Scullion is the recipient of the RDS Taylor Art Award 2013, Block T Purchase Award and Commended in Visual Culture for his thesis. Joe was shortlisted Block T’s Emerging Graduate Award. Recent group shows include Process Block T, 2013, Origins, Lismore Castle Arts 2013 and RDS Student Art Awards and Travelling Exhibition 2013.
John Conway ’s visual art practice is based on observations, opportune interventions and manipulations of materials and environments. He has exhibited and performed in Iceland, the United States, Poland, Ireland and Romania. His work encompasses sculpture, installation, performance, video, animation, drawing and painting.
The current prominent feature in his work is the exploration and challenge of mobility and tension. These enquiries are informed by a spinal issue, which affects his day-to-day life. Continued enquiry into factors of flexibility and rigidity, has led him to explore relationships between stationary and dynamic objects, movement and stillness, and how these elements impart the phenomena of degeneration or preservation.

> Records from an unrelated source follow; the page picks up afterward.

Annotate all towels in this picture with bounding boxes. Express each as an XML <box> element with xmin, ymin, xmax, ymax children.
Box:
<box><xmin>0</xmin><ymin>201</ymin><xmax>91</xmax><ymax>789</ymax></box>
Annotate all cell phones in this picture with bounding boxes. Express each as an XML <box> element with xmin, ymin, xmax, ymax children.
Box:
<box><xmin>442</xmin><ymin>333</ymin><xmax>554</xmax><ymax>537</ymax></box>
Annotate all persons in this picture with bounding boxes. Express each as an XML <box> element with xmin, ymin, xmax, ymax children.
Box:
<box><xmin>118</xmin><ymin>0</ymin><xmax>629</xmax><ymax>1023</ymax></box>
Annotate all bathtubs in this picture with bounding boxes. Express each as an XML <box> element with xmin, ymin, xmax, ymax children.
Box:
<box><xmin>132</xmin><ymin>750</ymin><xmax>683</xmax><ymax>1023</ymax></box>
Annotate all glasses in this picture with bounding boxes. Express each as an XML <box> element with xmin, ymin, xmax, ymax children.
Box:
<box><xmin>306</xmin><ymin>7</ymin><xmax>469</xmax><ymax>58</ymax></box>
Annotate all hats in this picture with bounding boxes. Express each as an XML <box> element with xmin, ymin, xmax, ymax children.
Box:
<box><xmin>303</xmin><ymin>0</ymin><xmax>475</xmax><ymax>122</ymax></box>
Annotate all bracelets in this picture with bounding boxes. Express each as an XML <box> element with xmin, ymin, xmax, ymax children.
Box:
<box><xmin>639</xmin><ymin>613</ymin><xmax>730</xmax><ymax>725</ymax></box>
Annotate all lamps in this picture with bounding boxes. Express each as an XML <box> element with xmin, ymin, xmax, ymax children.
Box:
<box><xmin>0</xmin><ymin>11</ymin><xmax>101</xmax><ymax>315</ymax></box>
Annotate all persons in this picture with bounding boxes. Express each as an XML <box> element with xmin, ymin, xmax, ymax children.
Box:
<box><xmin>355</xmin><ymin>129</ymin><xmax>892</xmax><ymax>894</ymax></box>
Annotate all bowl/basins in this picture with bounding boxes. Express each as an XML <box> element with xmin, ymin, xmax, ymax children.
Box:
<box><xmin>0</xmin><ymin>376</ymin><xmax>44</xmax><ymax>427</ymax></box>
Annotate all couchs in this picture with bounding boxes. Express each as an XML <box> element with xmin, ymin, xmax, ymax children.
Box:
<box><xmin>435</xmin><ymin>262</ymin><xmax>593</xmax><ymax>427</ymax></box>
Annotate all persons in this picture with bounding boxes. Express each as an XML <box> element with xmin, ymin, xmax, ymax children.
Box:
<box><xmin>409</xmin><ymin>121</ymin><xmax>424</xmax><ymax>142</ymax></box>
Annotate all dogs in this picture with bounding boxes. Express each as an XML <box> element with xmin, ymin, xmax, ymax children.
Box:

John Conway was nominated for the Student Of The Year Award 2013, shortlisted and received the Art Students League of New York's Scholarship of Artistic Merit in 2011. Conway is the recipient of the Irish Arts Council Travel and Training award, 2013.
Selected exhibitions and performances include Accumulative/Pre-emptive Penance, Galleria Platforma, Bucharest, 2013, SIM Arts Centre, Reykjavik, August 2013, The Famine Workhouse, Carrick-on-Shannon, Fulcrum, 2013, Shed, Poznan Gallery Weekend, Poznan, 2013 Loop, Transition, 33 Mill St. Dublin, 2013.